Below are records to repeat exactly. Omit the pictures from the copy.
_ _ _ _ _ _ _
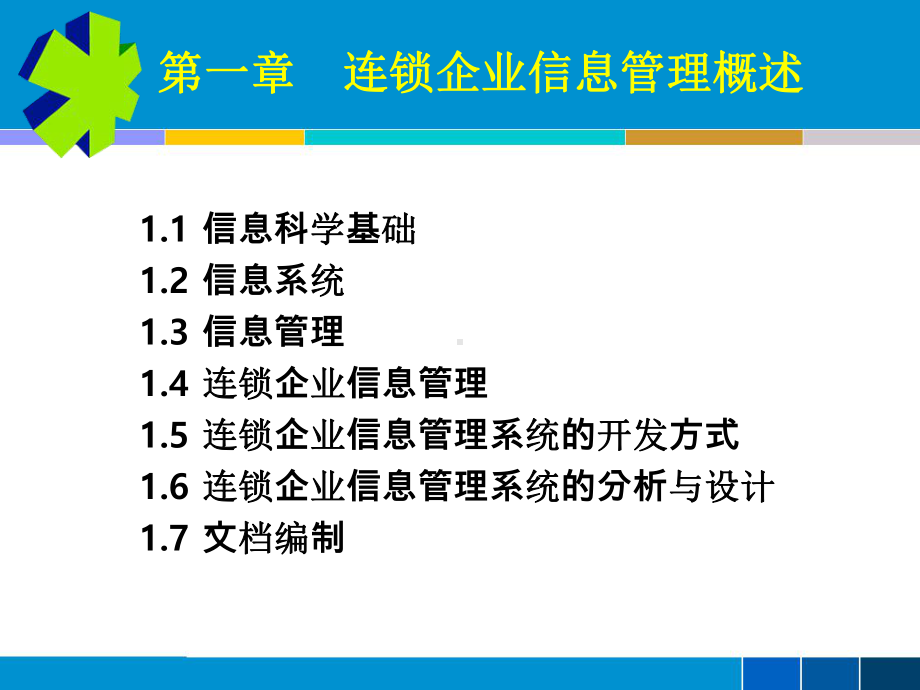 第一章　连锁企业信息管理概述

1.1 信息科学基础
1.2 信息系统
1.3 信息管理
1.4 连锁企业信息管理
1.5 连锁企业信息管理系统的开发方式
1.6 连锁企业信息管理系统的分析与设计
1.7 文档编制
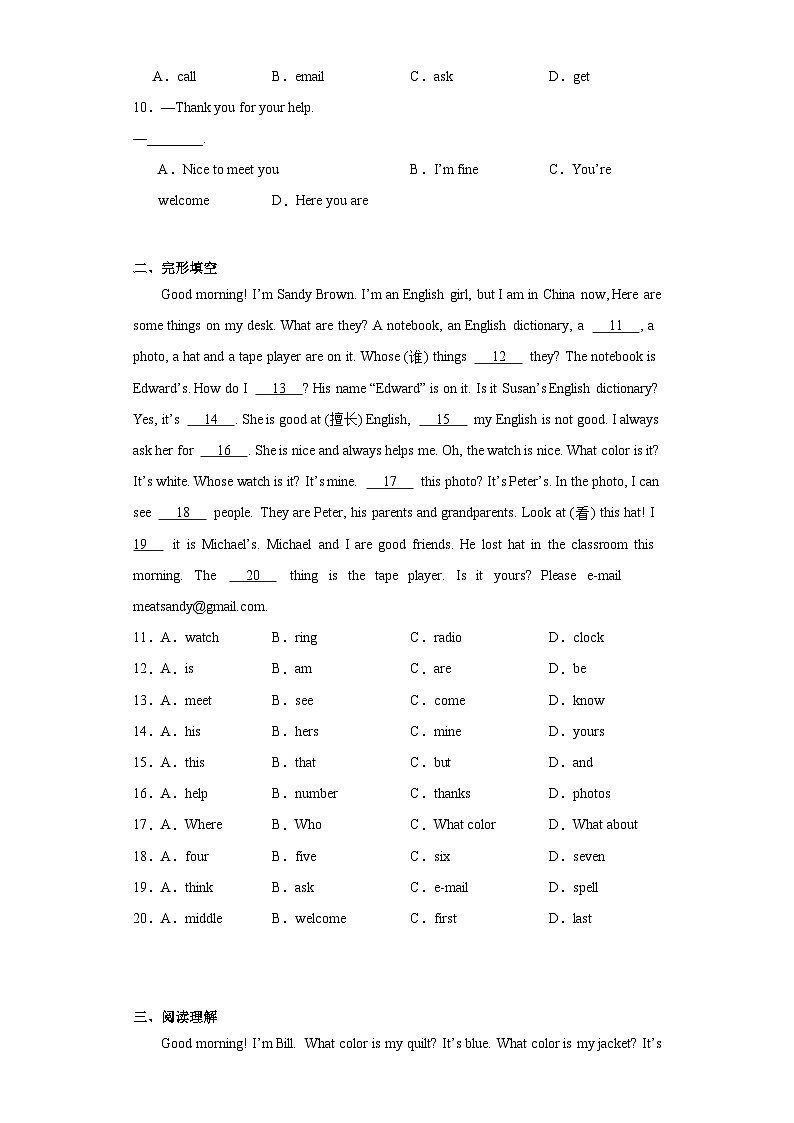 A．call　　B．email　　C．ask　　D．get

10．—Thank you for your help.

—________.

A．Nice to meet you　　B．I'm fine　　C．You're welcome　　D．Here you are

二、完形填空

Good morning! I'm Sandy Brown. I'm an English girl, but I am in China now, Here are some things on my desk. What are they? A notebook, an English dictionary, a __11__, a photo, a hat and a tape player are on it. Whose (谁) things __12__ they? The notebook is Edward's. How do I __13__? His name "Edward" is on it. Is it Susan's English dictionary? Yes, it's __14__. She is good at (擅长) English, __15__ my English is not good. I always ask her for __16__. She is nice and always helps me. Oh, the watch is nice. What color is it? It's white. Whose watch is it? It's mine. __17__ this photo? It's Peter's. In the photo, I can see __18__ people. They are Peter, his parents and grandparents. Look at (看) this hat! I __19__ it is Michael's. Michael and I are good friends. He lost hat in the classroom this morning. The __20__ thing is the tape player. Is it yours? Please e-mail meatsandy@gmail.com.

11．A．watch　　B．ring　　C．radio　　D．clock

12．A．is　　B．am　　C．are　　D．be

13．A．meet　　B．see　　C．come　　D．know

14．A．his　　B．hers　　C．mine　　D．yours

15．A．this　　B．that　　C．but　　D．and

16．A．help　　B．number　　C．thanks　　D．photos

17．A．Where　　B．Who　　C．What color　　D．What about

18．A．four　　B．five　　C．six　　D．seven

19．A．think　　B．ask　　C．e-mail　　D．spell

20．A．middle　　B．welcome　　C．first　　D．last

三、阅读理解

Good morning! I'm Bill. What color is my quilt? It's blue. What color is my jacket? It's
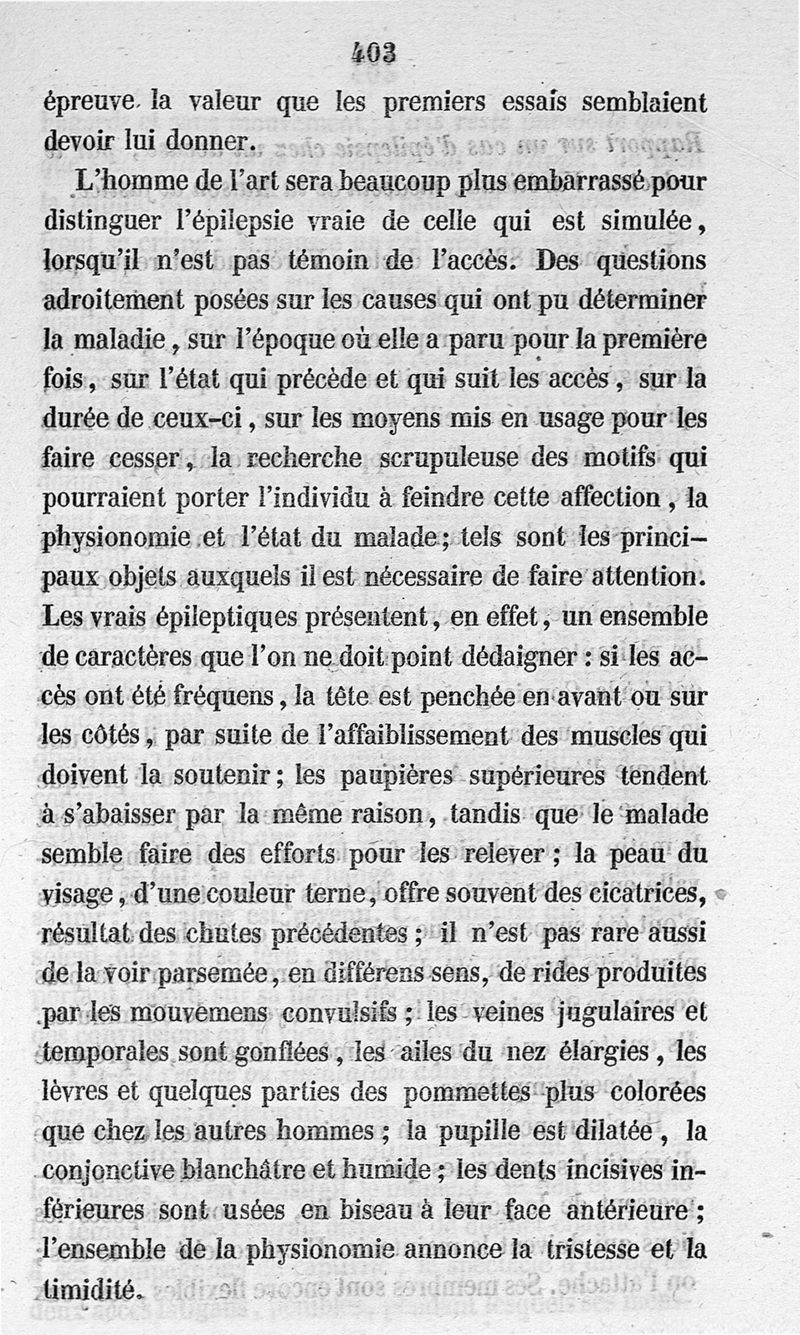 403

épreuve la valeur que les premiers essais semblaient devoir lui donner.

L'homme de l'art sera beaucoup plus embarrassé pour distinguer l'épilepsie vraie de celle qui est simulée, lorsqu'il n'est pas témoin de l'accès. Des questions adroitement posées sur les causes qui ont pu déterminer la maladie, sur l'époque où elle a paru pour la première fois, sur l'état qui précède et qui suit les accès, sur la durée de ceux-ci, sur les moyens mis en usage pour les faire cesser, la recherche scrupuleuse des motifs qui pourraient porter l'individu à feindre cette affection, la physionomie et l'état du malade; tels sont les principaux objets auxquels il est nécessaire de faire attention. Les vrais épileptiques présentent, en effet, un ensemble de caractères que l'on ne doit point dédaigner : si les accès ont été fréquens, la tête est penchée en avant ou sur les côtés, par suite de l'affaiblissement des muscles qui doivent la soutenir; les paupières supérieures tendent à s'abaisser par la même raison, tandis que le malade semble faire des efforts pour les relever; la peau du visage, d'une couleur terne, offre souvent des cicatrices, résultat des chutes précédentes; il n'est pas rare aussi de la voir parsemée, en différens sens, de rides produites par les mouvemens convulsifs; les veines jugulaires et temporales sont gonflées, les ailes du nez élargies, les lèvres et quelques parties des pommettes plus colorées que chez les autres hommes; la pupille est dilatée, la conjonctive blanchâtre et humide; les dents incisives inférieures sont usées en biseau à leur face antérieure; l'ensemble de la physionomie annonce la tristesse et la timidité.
_ _ _ _ _ _ _
**WRITTEN SOLUTION**
 第一章　连锁企业信息管理概述

1.1 信息科学基础
1.2 信息系统
1.3 信息管理
1.4 连锁企业信息管理
1.5 连锁企业信息管理系统的开发方式
1.6 连锁企业信息管理系统的分析与设计
1.7 文档编制
 A．call　　B．email　　C．ask　　D．get

10．—Thank you for your help.

—________.

A．Nice to meet you　　B．I'm fine　　C．You're welcome　　D．Here you are

二、完形填空

Good morning! I'm Sandy Brown. I'm an English girl, but I am in China now, Here are some things on my desk. What are they? A notebook, an English dictionary, a __11__, a photo, a hat and a tape player are on it. Whose (谁) things __12__ they? The notebook is Edward's. How do I __13__? His name "Edward" is on it. Is it Susan's English dictionary? Yes, it's __14__. She is good at (擅长) English, __15__ my English is not good. I always ask her for __16__. She is nice and always helps me. Oh, the watch is nice. What color is it? It's white. Whose watch is it? It's mine. __17__ this photo? It's Peter's. In the photo, I can see __18__ people. They are Peter, his parents and grandparents. Look at (看) this hat! I __19__ it is Michael's. Michael and I are good friends. He lost hat in the classroom this morning. The __20__ thing is the tape player. Is it yours? Please e-mail meatsandy@gmail.com.

11．A．watch　　B．ring　　C．radio　　D．clock

12．A．is　　B．am　　C．are　　D．be

13．A．meet　　B．see　　C．come　　D．know

14．A．his　　B．hers　　C．mine　　D．yours

15．A．this　　B．that　　C．but　　D．and

16．A．help　　B．number　　C．thanks　　D．photos

17．A．Where　　B．Who　　C．What color　　D．What about

18．A．four　　B．five　　C．six　　D．seven

19．A．think　　B．ask　　C．e-mail　　D．spell

20．A．middle　　B．welcome　　C．first　　D．last

三、阅读理解

Good morning! I'm Bill. What color is my quilt? It's blue. What color is my jacket? It's
 403

épreuve la valeur que les premiers essais semblaient devoir lui donner.

L'homme de l'art sera beaucoup plus embarrassé pour distinguer l'épilepsie vraie de celle qui est simulée, lorsqu'il n'est pas témoin de l'accès. Des questions adroitement posées sur les causes qui ont pu déterminer la maladie, sur l'époque où elle a paru pour la première fois, sur l'état qui précède et qui suit les accès, sur la durée de ceux-ci, sur les moyens mis en usage pour les faire cesser, la recherche scrupuleuse des motifs qui pourraient porter l'individu à feindre cette affection, la physionomie et l'état du malade; tels sont les principaux objets auxquels il est nécessaire de faire attention. Les vrais épileptiques présentent, en effet, un ensemble de caractères que l'on ne doit point dédaigner : si les accès ont été fréquens, la tête est penchée en avant ou sur les côtés, par suite de l'affaiblissement des muscles qui doivent la soutenir; les paupières supérieures tendent à s'abaisser par la même raison, tandis que le malade semble faire des efforts pour les relever; la peau du visage, d'une couleur terne, offre souvent des cicatrices, résultat des chutes précédentes; il n'est pas rare aussi de la voir parsemée, en différens sens, de rides produites par les mouvemens convulsifs; les veines jugulaires et temporales sont gonflées, les ailes du nez élargies, les lèvres et quelques parties des pommettes plus colorées que chez les autres hommes; la pupille est dilatée, la conjonctive blanchâtre et humide; les dents incisives inférieures sont usées en biseau à leur face antérieure; l'ensemble de la physionomie annonce la tristesse et la timidité.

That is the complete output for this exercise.